An instructive and entertaining look at Darwin’s “experimentising” and how it can be readily duplicated using mostly simple household tools.
Costa (Biology/Western Carolina Univ.; Wallace, Darwin, and the Origin of Species, 2014, etc.), the executive director of the Highlands Biological Station, presents not just a how-to, but also a profile of Darwin in his time and place as he connected with other scientists and relied on them and on friends and family for assistance in his fieldwork.

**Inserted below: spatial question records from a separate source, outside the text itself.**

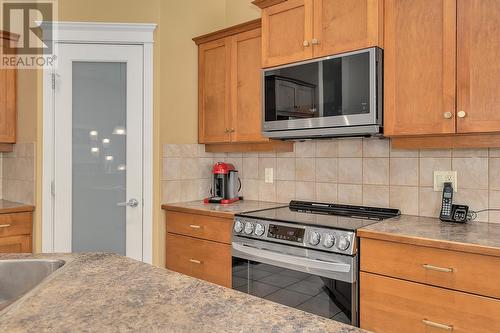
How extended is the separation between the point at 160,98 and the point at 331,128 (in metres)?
1.53

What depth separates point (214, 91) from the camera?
317 centimetres

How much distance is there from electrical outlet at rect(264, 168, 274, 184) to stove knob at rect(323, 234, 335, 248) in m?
1.15

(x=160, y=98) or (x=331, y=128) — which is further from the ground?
(x=160, y=98)

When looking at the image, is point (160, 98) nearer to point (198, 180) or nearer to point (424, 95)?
point (198, 180)

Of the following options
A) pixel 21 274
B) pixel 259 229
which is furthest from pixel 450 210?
pixel 21 274

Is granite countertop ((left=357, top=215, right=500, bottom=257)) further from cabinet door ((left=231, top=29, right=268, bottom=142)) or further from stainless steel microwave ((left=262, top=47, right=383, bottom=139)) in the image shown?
cabinet door ((left=231, top=29, right=268, bottom=142))

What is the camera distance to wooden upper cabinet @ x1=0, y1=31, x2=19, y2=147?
3.19m

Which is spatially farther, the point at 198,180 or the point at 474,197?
the point at 198,180

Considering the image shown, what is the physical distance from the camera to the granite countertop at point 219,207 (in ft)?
8.64

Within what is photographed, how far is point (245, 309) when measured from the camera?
892mm

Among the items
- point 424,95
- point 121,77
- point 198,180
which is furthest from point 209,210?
point 424,95

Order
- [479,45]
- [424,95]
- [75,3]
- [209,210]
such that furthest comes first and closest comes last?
[75,3] < [209,210] < [424,95] < [479,45]

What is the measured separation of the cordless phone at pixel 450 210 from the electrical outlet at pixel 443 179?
71 mm

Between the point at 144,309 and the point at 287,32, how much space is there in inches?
83.2
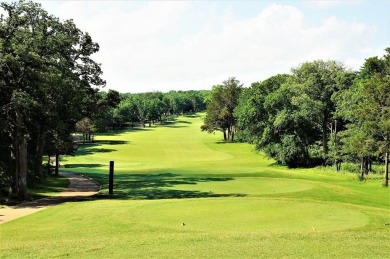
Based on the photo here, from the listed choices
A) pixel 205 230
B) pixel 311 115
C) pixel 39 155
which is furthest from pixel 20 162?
pixel 311 115

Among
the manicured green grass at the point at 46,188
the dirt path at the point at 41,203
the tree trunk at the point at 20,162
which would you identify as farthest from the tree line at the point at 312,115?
the tree trunk at the point at 20,162

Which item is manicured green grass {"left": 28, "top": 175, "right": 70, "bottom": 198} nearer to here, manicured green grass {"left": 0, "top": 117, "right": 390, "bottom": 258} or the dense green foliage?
manicured green grass {"left": 0, "top": 117, "right": 390, "bottom": 258}

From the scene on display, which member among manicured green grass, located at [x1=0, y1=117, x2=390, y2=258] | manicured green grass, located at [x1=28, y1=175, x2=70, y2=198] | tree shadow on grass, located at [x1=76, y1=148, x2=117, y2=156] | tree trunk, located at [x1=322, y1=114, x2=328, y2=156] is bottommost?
tree shadow on grass, located at [x1=76, y1=148, x2=117, y2=156]

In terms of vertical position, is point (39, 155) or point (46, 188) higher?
point (39, 155)

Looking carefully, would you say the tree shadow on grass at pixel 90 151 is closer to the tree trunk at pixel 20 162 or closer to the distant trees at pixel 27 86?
the distant trees at pixel 27 86

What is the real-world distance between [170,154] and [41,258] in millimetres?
72607

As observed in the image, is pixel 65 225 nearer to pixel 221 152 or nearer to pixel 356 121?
pixel 356 121

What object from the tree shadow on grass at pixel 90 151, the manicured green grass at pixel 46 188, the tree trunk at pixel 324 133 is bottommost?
the tree shadow on grass at pixel 90 151

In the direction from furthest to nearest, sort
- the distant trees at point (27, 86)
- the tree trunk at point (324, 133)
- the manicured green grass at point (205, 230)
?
1. the tree trunk at point (324, 133)
2. the distant trees at point (27, 86)
3. the manicured green grass at point (205, 230)

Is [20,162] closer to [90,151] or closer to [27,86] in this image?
[27,86]

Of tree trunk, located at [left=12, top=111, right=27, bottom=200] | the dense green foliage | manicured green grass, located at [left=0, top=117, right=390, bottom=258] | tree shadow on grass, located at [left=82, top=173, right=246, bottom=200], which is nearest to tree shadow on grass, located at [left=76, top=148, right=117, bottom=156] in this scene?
the dense green foliage

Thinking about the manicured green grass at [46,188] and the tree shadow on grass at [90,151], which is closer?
the manicured green grass at [46,188]

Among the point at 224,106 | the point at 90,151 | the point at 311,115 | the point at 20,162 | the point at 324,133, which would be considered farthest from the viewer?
the point at 224,106

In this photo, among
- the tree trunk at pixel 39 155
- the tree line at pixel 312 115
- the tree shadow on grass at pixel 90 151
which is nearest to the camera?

Darwin’s enormous curiosity about how nature works and how adaptations arise from natural selection led him to constantly examine his surroundings with a careful eye. Costa shows him investigating the anatomy of barnacles, honeycombs of bees, dispersion of seeds, reproduction techniques of orchids, behavior of carnivorous plants, twisting of vines, and earth-moving capacity of worms. Occasionally, Darwin called on other naturalists for help in gathering specimens, and he relied on the labor of his own children, who apparently were enthusiastic assistants. In each chapter, Costa describes a specific area of Darwin’s work and includes a materials list and a step-by-step procedure that demonstrates how to set up a related experiment, what to look for, and how to record one’s observations—in other words, how to think like a scientist. What makes this more than a textbook is the full portrait of Darwin that emerges. We see him as an inquisitive youngster; a beetle-collecting college student; a hardworking naturalist who endured seasickness and other obstacles during his years on the Beagle; a husband and family man, enduring the illnesses and deaths of three of his children; and always as a man consumed with curiosity about the natural world and finding many of the answers in his own backyard.
While casual readers may not be tempted to perform the experiments, the insights Costa provides into Darwin’s thinking and his revelations about the great man’s working life make this a worthwhile read. A perfect resource for biology teachers.